ReactionTypes Table:
Content Table:
Reactions Table:
Data cleaning and modelling
To determine the top 5 content categories these tables needed to be cleaned, datatypes needed to changed and the tables needed to linked.
The category column consisted of some inconsistencies like having the categories in double quotes. These were cleaned up using the filter function in the data column. I have changed the datetime column from the reactions table to date datatype.
The tables were linked using the function Vlookup using content ID as the common field between reactions and content table. The category column was imported from the content table. The tables reaction types and the reactions were linked using the reaction types column as the common field and the scores and sentiment column were imported to the reactions table.
After linking the tables the final dataset looks as follows:
I have removed the column user ID from the reactions table as it is not useful to us in creating visualizations. I have added a new column called Month using the formula MONTH which extracts the month from the datetime column. This column will be used to visualize the trends in each month.
Analysing
I have used the pivot table feature of Excel to analyse the data.
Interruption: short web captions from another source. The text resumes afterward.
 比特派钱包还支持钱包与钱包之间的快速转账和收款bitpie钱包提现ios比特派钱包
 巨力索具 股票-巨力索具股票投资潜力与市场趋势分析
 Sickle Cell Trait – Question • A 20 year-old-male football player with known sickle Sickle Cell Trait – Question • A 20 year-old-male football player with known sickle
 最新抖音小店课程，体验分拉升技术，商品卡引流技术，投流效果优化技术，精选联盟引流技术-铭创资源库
This can be done by selecting the data that you want to analyse and then clicking the pivot table feature in the insert column. This opens a sidebar with four fields (filters, rows, columns, values) and a list of all the column names.
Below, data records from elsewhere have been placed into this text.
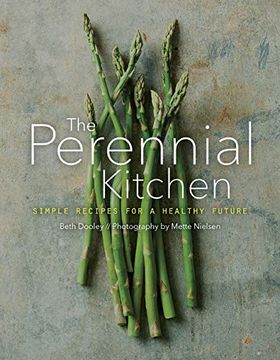 portada The Perennial Kitchen: Simple Recipes for a Healthy Future (en Inglés)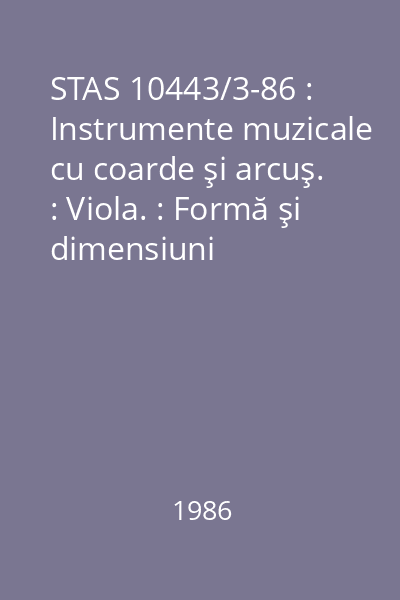 STAS 10443/3-86 : Instrumente muzicale cu coarde şi arcuş. : Viola. : Formă şi dimensiuni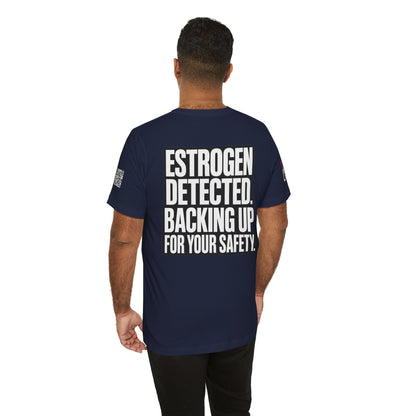 Estrogen Detected Backing Up for Your Safety – Funny Relationship Graphic Tee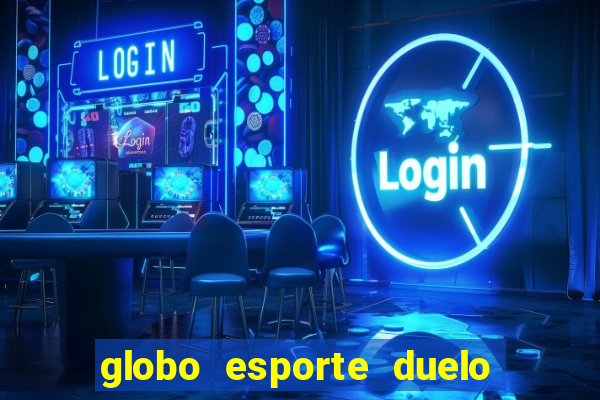 globo esporte duelo dos sonhos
Using this table we can find the top content categories by inserting the category feature in the rows column and the score in the values column.
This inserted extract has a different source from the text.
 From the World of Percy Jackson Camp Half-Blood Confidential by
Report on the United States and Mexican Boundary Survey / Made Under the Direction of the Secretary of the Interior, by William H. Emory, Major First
This provides us with a table with categories and their sum of the scores. A simple sort method would then tell us the top 5 content categories in the dataset.
In the above image you can see the categories arranged in descending order depending on the sum of their scores. It can be seen that the top 4 categories are animals, science, healthy eating, technology and food. This table then can be selected and plotted using the charts feature in the input column.
Visualizations
The above chart shows the bar chart of categories against their sum of scores.
The same method can be used to study the relationship between different fields in the dataset and generate visualizations.
This chart shows the number of posts made in each month of the year. It can be seen most number of posts are made in the month of May, January, August and December. They are all holiday months which is when most posts are made.
This chart shows the trending categories in each month. As you can see, animals, technology and science consistently ranks the top in all the months except september, when travel is trending. This is may be due to the fact that people plan their travel for the holiday season in the month of september.
The above chart shows us the percentage of negative reactions for each category and we can see that tennis gets most percentage of negative sentiment out of all the categories due to it being a sport.
Conclusion
From the above analysis done, we can infer that the most popular categories are animals, science, technology, food and healthy living. This shows that the user base of this social media company are more inclined towards optimistic posts. This can be used to tailor the products that the company advertise like promoting brands that focus on improving the healthy lifestyle of the customer might be more successful.